You only push once - Cross Region Replication for AWS ECR

Why setting up Cross Region Replication in AWS ECR is worth exploring, with examples of common Docker -> ECR patterns.

It's a common pattern where you need to push your docker image and make it readily available to multiple servers in multiple regions.

Patterns

Over time i've seen the following patterns take shape:

Pattern 1: Single Image/Multiple ECR per Region

Illustration of docker image pushed to each region's ECR - which is read by servers

Pros:

  • Fast instance creation times - Each server instance has fast network access to their same region ECR.
  • Explicit Architecture.

Cons:

  • DevOps Maintenance
    • Must write code that is concerned about pushing to each region.
    • More moving parts/mental load.
    • More error prone - Need to retry and babysit the deploy if the push to one region is disrupted.
  • Cost - Per region ECR billing (1 USD a month as of writing per ECR).

Pattern 2: Single Image/Single Region ECR Source

Illustration of docker image being pushed to a single Region ECR and other regions referencing the image

Pros:

  • Simpler DevOps/Mental load: Docker image is only pushed to a single ECR.
  • Cheaper: Single ECR to manage.

Cons:

  • Slower instance creation times: Due to geographical constraints affecting network speeds - instances will take longer to create/spin up. This will be more evident when autoscaling latency is crucial.

Conclusion

Pattern 1 has the advantage of quick instance creation from a docker definition due geographical redundancy, but has too many moving parts from a DevOps experience perspective

Pattern 2 from a DevOps perspective is simple to grok. However the lack of geographical redundancy might be a deal breaker - imagine if tasks in the UK region need to scale up quickly - but need to fetch the docker definition from the source region in Australia.

Single ECR/CRR - The best of all patterns

This approach takes the best of the solutions we explored above - and leverages AWS Cross Region Replication to fill in the cracks.

It's important to grok that it's a per region setting (for private and public repositories) thus we need to filter ECRs via name.
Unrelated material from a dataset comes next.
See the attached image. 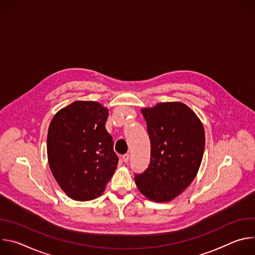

Illustration of docker image being pushed into a single source ECR - and Cross Region Replication copying it automatically to other regions

Pros:

  • Less IaC /Easy to grok (Single Region/ECR push).
  • Free: Just pay for ECR storage costs - and uses the AWS backbone for network transfer/replication,
  • Fast Replication: I personally found It takes around 15 seconds for an image to be available on the other side of the world for a 500mb image.
  • Supports Cross Account replication
    • Great for Disaster Recovery.
    • Great for multiple environments (i.e develop and production),
  • No need to manually create corresponding ECR in other regions - CRR creates them for you (although as outlined below - if using IaC, it's recommended to create them first before enabling CRR).
  • ECS handles that slight delay in replication by re-querying ECR until the image is there.

Cons

  • CRR happens behind the scenes so finding the originating region must be found in the terraform or in the AWS console by inspecting the settings of the repo.

IaC gotchas

  • It's better to explicitly create the ECRs in each region required first and then apply CRR.
    • This is because IaC may become confused and try create ECRs in the other regions for you - when you have to reference them once again (e.g referencing them for deployment code).
  • Remember that CRR is a per region setting - and you should specify CRR infrastructure code in one place.
    • I was caught out where we had CRR IaC code in two repositories. This creates an unfortunate situation where each repository's deployments overrode the CRR settings of the other.

Takeaway notes

It's definitely worth exploring CRR!

  • We found our build times were cut by 20 minutes (billable) - In our case this includes an image build for each and every region (and finally pushing).
  • Improved DevOps Experience - we didn't have to worry about each individual region painstakingly - or worry about network issues breaking things requiring a retry - we only push once - and the image becomes available in every ECR/region we required.
  • Reduced lines of code relating to multiple regions (only need to reference the source region).